Stavolta sospetti di ’partitini’ (infondati, si rivelarono poi) non ce n’è. E così ieri il presidente partigiano Carlo Smuraglia (già avvocato, membro del Csm e tre volte senatore Ds, nonché combattente nel Corpo Italiano di Liberazione, Divisione Cremona, ottava armata) si è decisamente messo di traverso sulla strada delle riforme targate Renzi, schierando tutto il prestigio della sua associazione. Spiega Smuraglia: il ddl sul senato, in combinato disposto con la legge elettorale che a sua volta «irrobustisce i poteri del presidente del Consiglio e del governo», va verso «un’ulteriore e grave riduzione dei margini di democrazia, che subiscono da tempo una lenta ma progressiva erosione e che, invece, noi consideriamo intangibili, alla luce dei principi e dei valori costituzionali».

Se non siamo alla «la svolta autoritaria» poco ci manda. «Non vogliamo conservare l’esistente a tutti i costi», sottolinea Smuraglia, che è favorevole alla fine del bicameralismo perfetto, problema che però «può essere risolto in molti modi, scegliendo fra i tanti modelli esistenti, ma rispettando la linea costituzionale di valorizzazione del parlamento, in quanto rappresentante diretto della volontà popolare».

Non sarà solo una dichiarazione da mettere a verbale, fra le tante che fioccano in questi giorni mentre al senato viene incardinata la riforma. Fra il 25 e il 30 aprile, e cioè a ridosso della tradizionale celebrazione dell’anniversario della Liberazione, l’Anpi annuncia una manifestazione dove saranno invitate «tutte le associazioni che da sempre si battono per questa Costituzione».

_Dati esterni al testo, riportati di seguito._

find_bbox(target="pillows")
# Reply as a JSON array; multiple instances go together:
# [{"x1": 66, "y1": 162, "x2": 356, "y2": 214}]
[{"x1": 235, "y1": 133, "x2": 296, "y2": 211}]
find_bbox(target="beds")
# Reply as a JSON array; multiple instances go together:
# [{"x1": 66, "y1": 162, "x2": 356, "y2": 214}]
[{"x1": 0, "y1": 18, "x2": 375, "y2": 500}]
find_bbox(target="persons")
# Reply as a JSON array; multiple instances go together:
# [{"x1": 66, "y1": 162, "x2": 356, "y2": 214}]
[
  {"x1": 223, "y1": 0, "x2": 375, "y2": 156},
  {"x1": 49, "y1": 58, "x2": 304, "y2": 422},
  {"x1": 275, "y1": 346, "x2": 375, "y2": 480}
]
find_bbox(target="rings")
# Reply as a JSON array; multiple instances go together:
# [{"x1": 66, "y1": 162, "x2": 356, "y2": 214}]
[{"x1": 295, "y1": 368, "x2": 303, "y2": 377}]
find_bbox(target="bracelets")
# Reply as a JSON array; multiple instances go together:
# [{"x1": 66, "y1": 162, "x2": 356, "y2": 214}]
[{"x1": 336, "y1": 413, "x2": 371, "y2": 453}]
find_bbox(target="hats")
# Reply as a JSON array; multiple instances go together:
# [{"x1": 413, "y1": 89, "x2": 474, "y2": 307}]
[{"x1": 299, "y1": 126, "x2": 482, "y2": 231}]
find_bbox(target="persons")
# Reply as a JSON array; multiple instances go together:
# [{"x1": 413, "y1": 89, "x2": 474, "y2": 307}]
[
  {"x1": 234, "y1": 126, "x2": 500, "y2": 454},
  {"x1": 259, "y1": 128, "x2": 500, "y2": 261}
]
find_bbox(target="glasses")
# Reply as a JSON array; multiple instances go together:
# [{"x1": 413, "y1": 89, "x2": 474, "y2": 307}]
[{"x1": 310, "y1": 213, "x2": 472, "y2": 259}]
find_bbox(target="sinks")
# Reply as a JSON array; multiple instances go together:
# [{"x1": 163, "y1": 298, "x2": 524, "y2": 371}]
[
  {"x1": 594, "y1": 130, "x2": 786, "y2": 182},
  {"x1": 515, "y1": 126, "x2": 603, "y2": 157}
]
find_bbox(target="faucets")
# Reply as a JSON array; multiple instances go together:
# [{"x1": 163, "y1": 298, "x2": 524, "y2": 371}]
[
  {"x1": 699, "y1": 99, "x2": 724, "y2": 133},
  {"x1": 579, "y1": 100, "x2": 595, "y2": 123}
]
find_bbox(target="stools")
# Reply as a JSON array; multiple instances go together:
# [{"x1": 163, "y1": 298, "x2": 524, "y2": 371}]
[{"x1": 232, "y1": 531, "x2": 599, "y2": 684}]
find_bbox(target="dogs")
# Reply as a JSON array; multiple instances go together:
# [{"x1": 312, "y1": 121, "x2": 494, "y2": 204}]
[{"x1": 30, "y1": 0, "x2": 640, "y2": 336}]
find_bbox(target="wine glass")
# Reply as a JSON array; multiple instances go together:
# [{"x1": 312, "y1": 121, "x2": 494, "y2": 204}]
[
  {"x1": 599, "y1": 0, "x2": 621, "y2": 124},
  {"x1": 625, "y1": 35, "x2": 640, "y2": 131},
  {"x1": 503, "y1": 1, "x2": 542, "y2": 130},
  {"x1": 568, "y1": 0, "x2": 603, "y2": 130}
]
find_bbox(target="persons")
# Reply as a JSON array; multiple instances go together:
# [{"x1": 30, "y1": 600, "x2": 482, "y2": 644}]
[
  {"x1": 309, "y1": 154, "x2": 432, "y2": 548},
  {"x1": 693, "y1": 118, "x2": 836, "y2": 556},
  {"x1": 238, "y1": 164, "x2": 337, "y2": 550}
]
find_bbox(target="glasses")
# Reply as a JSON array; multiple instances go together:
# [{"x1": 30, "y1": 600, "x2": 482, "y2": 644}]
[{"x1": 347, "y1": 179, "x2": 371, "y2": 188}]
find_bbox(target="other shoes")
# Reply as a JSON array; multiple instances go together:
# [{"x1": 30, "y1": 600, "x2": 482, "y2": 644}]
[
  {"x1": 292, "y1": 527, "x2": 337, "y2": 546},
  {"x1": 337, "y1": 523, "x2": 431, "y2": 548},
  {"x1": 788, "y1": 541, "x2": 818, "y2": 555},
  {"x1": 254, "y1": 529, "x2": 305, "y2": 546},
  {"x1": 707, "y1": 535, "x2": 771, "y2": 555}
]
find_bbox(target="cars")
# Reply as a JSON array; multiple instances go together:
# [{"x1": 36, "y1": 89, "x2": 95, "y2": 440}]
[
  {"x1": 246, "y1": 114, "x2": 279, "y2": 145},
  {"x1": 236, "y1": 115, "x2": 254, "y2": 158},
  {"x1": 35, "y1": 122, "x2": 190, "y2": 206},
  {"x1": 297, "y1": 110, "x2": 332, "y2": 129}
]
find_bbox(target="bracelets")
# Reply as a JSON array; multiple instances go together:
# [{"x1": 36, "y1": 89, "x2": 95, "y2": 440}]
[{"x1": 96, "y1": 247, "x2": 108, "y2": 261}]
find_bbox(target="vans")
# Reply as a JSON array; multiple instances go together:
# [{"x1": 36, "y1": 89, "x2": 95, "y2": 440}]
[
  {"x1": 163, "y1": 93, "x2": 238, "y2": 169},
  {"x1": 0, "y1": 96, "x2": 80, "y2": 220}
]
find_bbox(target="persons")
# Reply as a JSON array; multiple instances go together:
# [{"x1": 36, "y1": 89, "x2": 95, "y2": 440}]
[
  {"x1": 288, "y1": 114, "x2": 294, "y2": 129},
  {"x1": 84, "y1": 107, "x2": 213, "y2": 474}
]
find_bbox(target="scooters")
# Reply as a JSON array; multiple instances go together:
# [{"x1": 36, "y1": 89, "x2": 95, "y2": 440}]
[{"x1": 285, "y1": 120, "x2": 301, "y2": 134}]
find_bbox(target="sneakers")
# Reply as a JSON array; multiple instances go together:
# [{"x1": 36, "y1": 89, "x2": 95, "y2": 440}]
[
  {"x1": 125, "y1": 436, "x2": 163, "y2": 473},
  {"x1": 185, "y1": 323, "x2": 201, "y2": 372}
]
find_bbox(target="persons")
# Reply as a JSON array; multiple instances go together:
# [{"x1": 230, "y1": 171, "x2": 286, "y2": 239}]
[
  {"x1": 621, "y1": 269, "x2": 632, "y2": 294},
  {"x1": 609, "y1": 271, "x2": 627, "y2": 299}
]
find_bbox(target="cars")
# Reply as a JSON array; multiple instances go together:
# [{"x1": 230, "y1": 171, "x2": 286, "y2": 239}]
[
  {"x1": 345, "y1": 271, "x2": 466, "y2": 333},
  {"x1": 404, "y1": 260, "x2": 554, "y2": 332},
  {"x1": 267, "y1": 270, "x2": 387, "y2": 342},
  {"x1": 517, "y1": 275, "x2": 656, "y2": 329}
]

Si ricompatta dunque il fronte che si era incrinato lo scorso ottobre. E si ricompatta nei giorni vicini a un 25 aprile che quest’anno cade nel ventennale della manifestazione del 1994, quella sterminata di Milano, sotto la pioggia, da cui partì la slavina che travolse il primo governo Berlusconi.
L’Anpi è stata attenta a non esporre la festa nazionale nelle polemiche di parte, che però a occhio non tarderanno ad arrivare, a giudicare dalle prime reazioni della rete. Stavolta, a vent’anni di distanza, a Palazzo Chigi c’è Matteo Renzi, capo di un governo ’amico’, almeno sulla carta. Ma le sue riforme contano ancora sull’appoggio indispensabile dell’ex cavaliere, che pure ormai è condannato, e sarà già in quei giorni affidato ai servizi sociali.